Carolina Escobar Sarti
Nunca como ahora, elnarcotráfico y el crimen organizado habían tenido las manos tan metidas en lo político-partidario. Nunca habíamos visto un derroche publicitario tan obsceno antes de unas elecciones. Nunca había corrido tanto dinero tan oscuro para posicionar candidaturas políticas.
Nunca habíamos visto una tolerancia tan alta de las instituciones estatales hacia candidaturas tan cuestionadas en materia de corrupción, extorsión y represión. Nunca el Congreso de la República había negociado tanto de manera tan granítica, a pesar del nauseabundo transfuguismo. O a lo mejor el transfuguismo es la expresión de que una gran mayoría de diputados están sirviendo a los mismos amos, y estos no están precisamente entre la ciudadanía que los eligió. Esto es una señal de alerta.
Entre el capital emergente del narco y el capital criollo tradicional, están definiendo e hipotecando el futuro de Guatemala. Ellos están poniendo y quitando a sus lacayos para los próximos cuatro años —siendo optimista—. No es que esto no se diera antes, es que ahora es un fenómeno mucho más evidente y extendido, que parece haber permeado la cultura política del país. Los poderes fácticos ya se dieron cuenta de que, para capturar a un Estado, la única vía “legítima” es la política partidaria. ¿Cuántas campañas son patrocinadas por narcos y empresarios sin que realmente podamos ponerle nombre y apellido a ese dinero? ¿De qué otra forma nos explicamos que la Ley Electoral y de Partidos Políticos siga sin modificarse en el Congreso, en temas tan sustantivos para cualquier democracia como la fiscalización de los dineros de campaña y la reelección de diputados, entre otras muchas cosas?
Si se “escanea” esta campaña a partir de un análisis del discurso o de un análisis semiótico, por ejemplo, el horror es mayúsculo. Esta campaña ha sido una ficción, y es tan superficial como las anteriores, porque nos siguen creyendo becerros, pero mucho peor. Nos han saturado de imágenes falsas, se han apropiado de discursos ajenos y hasta de canciones que han vaciado de su contenido esencial. Una pequeña muestra de ello es la canción Cambia, todo cambia, que entonaba tan dignamente Mercedes Sosa, ahora manoseada por un partido cuyo sello es la represión, la muerte, la histórica mano dura. Otra prueba de ello es un candidato megalómano que nos vende, desde una sonrisa neofascistoide, la pena de muerte. ¿En qué país del mundo es la pena de muerte una bandera de campaña? ¿Y qué pueblo acepta esto?
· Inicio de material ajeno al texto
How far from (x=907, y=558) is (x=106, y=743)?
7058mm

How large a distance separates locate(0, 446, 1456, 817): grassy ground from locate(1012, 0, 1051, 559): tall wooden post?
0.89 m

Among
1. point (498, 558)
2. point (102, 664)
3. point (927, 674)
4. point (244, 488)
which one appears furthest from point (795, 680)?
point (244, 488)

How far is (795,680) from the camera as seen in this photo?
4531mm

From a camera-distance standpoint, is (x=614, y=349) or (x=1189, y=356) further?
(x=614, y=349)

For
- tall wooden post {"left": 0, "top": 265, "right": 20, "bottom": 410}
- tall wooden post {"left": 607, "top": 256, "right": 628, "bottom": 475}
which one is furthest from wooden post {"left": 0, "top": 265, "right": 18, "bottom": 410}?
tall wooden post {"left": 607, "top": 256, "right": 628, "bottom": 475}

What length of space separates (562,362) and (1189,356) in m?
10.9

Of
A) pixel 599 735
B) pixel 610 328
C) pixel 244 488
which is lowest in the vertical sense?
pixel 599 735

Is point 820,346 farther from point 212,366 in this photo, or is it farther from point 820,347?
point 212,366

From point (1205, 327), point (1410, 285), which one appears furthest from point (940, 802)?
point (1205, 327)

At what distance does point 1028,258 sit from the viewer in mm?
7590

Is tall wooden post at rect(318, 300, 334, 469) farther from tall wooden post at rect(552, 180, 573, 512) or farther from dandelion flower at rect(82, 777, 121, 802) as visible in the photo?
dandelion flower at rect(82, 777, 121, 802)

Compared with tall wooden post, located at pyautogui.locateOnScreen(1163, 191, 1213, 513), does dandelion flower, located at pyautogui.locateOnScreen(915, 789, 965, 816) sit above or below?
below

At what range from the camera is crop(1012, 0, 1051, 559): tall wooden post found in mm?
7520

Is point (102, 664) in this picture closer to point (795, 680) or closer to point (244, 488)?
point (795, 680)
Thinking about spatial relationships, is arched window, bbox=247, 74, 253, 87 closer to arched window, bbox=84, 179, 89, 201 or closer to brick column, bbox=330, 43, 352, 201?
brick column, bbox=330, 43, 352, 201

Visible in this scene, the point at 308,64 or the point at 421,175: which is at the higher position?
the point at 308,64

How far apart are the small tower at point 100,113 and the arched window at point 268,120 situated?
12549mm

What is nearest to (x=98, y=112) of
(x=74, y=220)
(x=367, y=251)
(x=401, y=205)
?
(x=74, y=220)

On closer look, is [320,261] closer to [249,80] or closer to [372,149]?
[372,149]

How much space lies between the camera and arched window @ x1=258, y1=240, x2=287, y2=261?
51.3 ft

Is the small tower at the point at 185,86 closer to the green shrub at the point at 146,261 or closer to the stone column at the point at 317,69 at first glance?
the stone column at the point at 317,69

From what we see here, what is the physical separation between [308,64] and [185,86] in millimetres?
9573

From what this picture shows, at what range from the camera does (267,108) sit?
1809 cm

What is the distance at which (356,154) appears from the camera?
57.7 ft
Estas elecciones están siendo un parteaguas en la historia política del país, y revelan algo que me ha estado haciendo ruido últimamente: no se tiene un Estado fuerte o débil, un Estado posible o imposible, un Estado logrado o fallido. Se tiene todo en uno solo. Hay un Estado fuerte para los poderes fácticos, que ha permitido que estos se sostengan sobre un andamiaje de despojo y muerte a partir de un continuum de prerrogativas y complicidades evidentes, y hay un Estado débil en términos de la población en general, que no cumple con su función social de proteger y potenciar el desarrollo de su ciudadanía. Este Estado bipolar, históricamente fuerte para unos pocos y débil para la mayoría, heredero de una larga historia de inequidades y ultrajes, cobija hoy a candidatos vinculados a expresiones muy oscuras de violencia, represión, narcotráfico, y corrupción. Por ello, hablaba de mantener los ojos bien abiertos, no vaya a ser que en un futuro no muy lejano, se llegue a confundir la represión política con asesinatos del crimen organizado o del narcotráfico, por ejemplo. O que ya no podamos diferenciar, como sucedió en Colombia en su momento, dónde comienza el Estado de Derecho y dónde el narcoestado. No cabe duda de que, en este contexto, cabe bien la frase de Churchill, cuando decía: “La verdadera medida de las naciones es lo que hacen cuando están cansadas.”